Resumes are full of rich, structured information—but extracting this data automatically can be a challenge. In this blog, we’ll walk through how to build a Resume Q&A system using:

LlamaIndex
OpenAI’s Embeddings + GPT models
LlamaParse for intelligent document parsing
Workflow-based orchestration with llama_index.core.workflow

Let’s dive into how you can transform a static resume into an interactive queryable system.

Overview

We’ll build a pipeline that:

Parses a resume PDF and extracts content as markdown.
Embeds the parsed content into a vector index using OpenAI embeddings.
Allows querying via GPT-4o-mini.
Enables reusable workflows and tools for consistent resume analytics.

Prerequisites

Before you begin, make sure you have:

llama-index
llama-parse
openai
nest_asyncio for Jupyter support
OpenAI and LlamaParse API keys

Step 1: Document Ingestion with LlamaParse

We use LlamaParse to extract structured content (in markdown) from resumes:

documents = LlamaParse(
    api_key=llama_cloud_api_key,
    result_type="markdown",
    system_prompt_append="Extract the content from the document and return it in markdown format."
).load_data("data/Fake_Resume.pdf")

This outputs clean, semantically rich text, ready for downstream indexing.

Step 2: Build a Vector Index

Next, we embed the parsed content using OpenAI’s text-embedding-3-small and build a vector index:

index = VectorStoreIndex.from_documents(
    documents,
    embedding=OpenAIEmbedding(
        api_key=openai_api_key,
        model="text-embedding-3-small"
    )
)

Step 3: Query Using GPT-4o-mini

We create a query engine that uses gpt-4o-mini as the backend LLM:

query_engine = index.as_query_engine(
    llm=OpenAI(model="gpt-4o-mini"),
    similarity_top_k=3
)

Now you can ask natural language questions like:

response = query_engine.query("What is the name of the person and their current job title?")
print(response)

Output:

The name of the person in the resume is Homer Simpson, and their current job title is Night Auditor.

Step 4: Persist and Reload the Index

To avoid rebuilding the index every time, persist it to disk:

index.storage_context.persist(persist_dir="./storage")

Later, you can reload it using:

storage_context = StorageContext.from_defaults(persist_dir="./storage")
restored_index = load_index_from_storage(storage_context)

Step 5: Turn Q&A Into a Tool

You can create reusable tools with FunctionTool and invoke them via a FunctionCallingAgent:

def query_resume(query: str) -> str:
    return str(query_engine.query(query))
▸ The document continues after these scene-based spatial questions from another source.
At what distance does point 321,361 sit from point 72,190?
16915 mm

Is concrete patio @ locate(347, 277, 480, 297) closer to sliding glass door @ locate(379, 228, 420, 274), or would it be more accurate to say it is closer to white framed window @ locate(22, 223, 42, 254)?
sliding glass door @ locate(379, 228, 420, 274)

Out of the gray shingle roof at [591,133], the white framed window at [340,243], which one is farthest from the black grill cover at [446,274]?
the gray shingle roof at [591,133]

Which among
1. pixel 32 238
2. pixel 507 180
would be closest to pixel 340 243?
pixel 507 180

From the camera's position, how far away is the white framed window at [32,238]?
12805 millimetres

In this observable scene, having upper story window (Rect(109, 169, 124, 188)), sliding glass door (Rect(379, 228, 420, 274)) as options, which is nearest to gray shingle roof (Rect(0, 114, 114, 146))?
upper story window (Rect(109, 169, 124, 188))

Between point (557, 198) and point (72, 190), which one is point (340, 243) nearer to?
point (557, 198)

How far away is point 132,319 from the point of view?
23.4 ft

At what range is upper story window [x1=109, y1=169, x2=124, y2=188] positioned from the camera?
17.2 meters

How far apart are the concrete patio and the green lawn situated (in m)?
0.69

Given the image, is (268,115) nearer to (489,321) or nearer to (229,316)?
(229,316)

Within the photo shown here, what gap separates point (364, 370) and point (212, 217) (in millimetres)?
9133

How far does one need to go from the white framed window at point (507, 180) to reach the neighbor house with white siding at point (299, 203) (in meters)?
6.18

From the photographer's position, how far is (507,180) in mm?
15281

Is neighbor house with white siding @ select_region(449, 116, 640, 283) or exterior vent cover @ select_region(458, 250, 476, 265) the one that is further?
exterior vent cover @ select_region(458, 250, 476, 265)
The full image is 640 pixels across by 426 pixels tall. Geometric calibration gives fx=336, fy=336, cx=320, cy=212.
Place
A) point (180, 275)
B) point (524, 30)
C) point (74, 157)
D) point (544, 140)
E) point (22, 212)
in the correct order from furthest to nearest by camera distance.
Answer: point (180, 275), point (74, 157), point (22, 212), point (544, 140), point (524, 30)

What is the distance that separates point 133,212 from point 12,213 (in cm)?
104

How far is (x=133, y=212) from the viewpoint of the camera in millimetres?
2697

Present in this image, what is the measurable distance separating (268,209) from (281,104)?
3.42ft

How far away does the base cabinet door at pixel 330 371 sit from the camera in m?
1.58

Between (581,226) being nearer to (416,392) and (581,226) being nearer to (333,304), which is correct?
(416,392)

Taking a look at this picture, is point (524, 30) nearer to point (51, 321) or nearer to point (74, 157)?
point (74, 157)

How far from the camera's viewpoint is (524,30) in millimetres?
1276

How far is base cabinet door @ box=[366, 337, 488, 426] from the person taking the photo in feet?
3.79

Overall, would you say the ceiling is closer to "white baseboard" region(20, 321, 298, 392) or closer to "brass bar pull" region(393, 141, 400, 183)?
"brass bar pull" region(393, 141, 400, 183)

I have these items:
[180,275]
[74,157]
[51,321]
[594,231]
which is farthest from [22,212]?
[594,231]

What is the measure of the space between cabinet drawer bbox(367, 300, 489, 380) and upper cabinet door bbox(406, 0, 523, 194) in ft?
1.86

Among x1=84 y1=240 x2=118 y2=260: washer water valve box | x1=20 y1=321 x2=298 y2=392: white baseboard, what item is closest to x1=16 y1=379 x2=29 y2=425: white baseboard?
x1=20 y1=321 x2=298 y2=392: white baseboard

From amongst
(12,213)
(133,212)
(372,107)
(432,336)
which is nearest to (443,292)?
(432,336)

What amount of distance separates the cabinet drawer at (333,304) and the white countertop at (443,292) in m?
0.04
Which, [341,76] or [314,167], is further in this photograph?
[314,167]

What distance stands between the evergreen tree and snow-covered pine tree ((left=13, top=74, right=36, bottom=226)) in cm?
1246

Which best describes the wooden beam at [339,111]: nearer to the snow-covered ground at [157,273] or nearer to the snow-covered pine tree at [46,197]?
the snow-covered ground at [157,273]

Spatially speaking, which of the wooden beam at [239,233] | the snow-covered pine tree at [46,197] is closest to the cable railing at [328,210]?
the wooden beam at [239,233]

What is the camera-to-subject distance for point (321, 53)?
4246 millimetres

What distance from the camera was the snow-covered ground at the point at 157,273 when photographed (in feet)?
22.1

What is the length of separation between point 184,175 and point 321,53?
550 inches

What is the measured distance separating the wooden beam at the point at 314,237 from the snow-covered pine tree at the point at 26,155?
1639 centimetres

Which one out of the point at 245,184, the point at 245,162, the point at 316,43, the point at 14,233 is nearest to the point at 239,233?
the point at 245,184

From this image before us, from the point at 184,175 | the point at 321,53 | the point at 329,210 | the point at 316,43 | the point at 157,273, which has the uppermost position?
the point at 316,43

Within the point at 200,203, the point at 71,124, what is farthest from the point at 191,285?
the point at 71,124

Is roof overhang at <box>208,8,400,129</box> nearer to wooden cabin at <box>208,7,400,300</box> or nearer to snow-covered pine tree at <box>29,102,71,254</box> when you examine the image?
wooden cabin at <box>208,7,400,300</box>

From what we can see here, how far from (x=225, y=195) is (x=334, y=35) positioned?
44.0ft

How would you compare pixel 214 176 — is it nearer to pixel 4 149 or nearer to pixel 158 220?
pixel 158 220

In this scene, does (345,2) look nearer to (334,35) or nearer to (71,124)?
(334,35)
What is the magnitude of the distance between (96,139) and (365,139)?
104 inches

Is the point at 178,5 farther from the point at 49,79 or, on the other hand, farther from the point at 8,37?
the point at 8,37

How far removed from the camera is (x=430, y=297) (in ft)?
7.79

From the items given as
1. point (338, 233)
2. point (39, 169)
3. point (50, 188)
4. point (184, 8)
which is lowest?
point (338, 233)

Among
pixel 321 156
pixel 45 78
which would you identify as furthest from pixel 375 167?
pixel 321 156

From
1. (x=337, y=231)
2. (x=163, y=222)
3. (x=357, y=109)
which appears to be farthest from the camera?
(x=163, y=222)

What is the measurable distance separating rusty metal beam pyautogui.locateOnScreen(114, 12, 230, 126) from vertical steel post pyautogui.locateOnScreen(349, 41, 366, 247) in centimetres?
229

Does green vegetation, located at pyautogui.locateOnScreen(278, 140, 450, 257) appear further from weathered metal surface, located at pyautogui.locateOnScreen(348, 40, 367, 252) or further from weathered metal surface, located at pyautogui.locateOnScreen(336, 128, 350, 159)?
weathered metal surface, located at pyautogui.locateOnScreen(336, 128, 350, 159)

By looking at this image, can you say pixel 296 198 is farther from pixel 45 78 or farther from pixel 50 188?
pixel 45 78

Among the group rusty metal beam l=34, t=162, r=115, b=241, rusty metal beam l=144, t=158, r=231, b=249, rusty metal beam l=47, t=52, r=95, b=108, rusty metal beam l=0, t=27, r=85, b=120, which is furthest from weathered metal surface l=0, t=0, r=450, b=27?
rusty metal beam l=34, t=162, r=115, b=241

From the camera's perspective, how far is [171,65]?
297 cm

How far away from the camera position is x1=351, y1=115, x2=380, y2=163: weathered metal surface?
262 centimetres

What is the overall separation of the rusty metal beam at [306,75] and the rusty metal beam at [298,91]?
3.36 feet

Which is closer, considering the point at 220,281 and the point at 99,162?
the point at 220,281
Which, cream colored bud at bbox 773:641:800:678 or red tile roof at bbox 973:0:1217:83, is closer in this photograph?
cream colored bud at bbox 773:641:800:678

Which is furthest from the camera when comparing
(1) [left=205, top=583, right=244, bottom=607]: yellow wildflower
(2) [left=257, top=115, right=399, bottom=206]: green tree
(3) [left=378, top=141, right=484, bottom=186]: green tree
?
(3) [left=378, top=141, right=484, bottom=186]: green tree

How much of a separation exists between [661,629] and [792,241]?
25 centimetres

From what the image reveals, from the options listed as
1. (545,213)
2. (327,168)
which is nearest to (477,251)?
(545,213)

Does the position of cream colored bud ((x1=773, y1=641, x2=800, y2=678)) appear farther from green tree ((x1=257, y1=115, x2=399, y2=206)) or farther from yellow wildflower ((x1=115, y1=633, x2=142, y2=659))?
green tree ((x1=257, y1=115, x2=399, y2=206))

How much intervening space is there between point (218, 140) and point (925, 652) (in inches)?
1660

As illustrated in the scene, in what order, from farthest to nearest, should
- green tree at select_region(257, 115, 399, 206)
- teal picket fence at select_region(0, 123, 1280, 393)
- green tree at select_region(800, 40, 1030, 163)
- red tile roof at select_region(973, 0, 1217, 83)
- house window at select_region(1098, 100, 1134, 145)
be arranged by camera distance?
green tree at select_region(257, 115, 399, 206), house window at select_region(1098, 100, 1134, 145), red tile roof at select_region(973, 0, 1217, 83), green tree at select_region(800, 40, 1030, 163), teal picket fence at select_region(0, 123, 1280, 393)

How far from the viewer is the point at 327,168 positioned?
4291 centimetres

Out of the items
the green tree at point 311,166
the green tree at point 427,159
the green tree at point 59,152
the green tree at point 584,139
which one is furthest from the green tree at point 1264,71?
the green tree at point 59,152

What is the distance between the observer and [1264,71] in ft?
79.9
resume_tool = FunctionTool.from_defaults(fn=query_resume)
agent = FunctionCallingAgent.from_tools(
                         tools=[resume_tool],
                         llm=llm,
          verbose=True,)

Chat with your resume:

response = agent.chat("How many years of experience does the applicant have?")
print(response)

Output:

> Running step 7f4678c6-35e6-406a-a468-a202c5ae760e. Step input: How many years of experience does the applicant has? 
Added user message to memory: How many years of experience does the applicant has? 
=== Calling Function ===
Calling function: query_resume with args: {"query": "years of experience"}
=== Function Output ===
The name of the person in the resume is Homer Simpson, and their current job title is Night Auditor.
> Running step 21ac778c-2bb1-404a-b70b-8773e97cfbef. Step input: None
=== Calling Function ===
Calling function: query_resume with args: {"query": "Homer Simpson's years of experience"}
=== Function Output ===
The name of the person in the resume is Homer Simpson, and their current job title is Night Auditor.
> Running step 325fcb29-9753-47c1-b62d-9a18fcb17d18. Step input: None
=== LLM Response ===
It seems that I wasn't able to retrieve the specific years of experience for the applicant, Homer Simpson. If you have more details or specific sections of the resume you'd like me to check, please let me know!
It seems that I wasn't able to retrieve the specific years of experience for the applicant, Homer Simpson. If you have more details or specific sections of the resume you'd like me to check, please let me know!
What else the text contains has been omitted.